## [Set problem 1]
According to the salsa text, what should replace the jalapeno peppers for a smoky twist?
## [Set problem 2]
Summarize the salsa text in two sentences.
## [Set problem 3]
Carry on writing the salsa text from the point where it ends.

## [Supplied text]
---+---

Whip up a bowl of this delicious salsa to go with your
favorite fish and chicken dishes.
Mary Jean Christian,
UCI Health diabetes program coordinator, calls
this her “go-to” dish to add flavor to lean grilled meat
and seafood.
It’s also good for dressing up cottage cheese or as a dip with baked tortilla chips.
Make it as hot or mild as you like by adjusting the jalapeno peppers. For a smoky twist, substitute the jalapeno peppers with canned chopped chipotle peppers in adobo sauce and omit the chopped mint leaves.

---+---

## [Records of spatial reasoning questions]
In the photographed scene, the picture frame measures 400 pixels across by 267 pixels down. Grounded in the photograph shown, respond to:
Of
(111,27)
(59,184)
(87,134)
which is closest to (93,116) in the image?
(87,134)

---+---

## [Final result 1]
Canned chopped chipotle peppers in adobo sauce, with the chopped mint leaves left out.

## [Final result 2]
This salsa goes with fish and chicken dishes, and Mary Jean Christian, UCI Health diabetes program coordinator, calls it her "go-to" dish for flavoring lean grilled meat and seafood. It also works with cottage cheese or as a dip with baked tortilla chips, and its heat can be adjusted through the jalapeno peppers or swapped for a smoky version using chipotle peppers in adobo sauce.

## [Final result 3]
Mango Salsa
Servings: 9
Ingredients
- 2 cups fresh pineapple, chopped
- 1 cup fresh papaya, chopped
- 1 cup fresh mango, chopped
- ½ cup jicama, chopped
- 2 jalapeno peppers, seeded and minced
- 1 tablespoon fresh cilantro, chopped
- 1 tablespoon fresh mint leaves, chopped
- Juice of one lime
Directions
Mix all the ingredients together and refrigerate 1 hour to develop flavors before serving.
Serve over grilled chicken, fish or turkey burgers.
The salsa will keep in the refrigerator for a week.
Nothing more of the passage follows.